Dataset excerpts
== Segment start ==

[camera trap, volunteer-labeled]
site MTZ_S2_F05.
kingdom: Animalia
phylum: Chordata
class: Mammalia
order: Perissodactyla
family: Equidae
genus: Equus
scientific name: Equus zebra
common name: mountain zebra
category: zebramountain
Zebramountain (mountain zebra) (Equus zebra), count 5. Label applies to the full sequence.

== Segment end ==

**YOUR INSTRUCTIONS:**
Every record above must be duplicated exactly.

**WRITTEN REPLY:**
[camera trap, volunteer-labeled]
site MTZ_S2_F05.
kingdom: Animalia
phylum: Chordata
class: Mammalia
order: Perissodactyla
family: Equidae
genus: Equus
scientific name: Equus zebra
common name: mountain zebra
category: zebramountain
Zebramountain (mountain zebra) (Equus zebra), count 5. Label applies to the full sequence.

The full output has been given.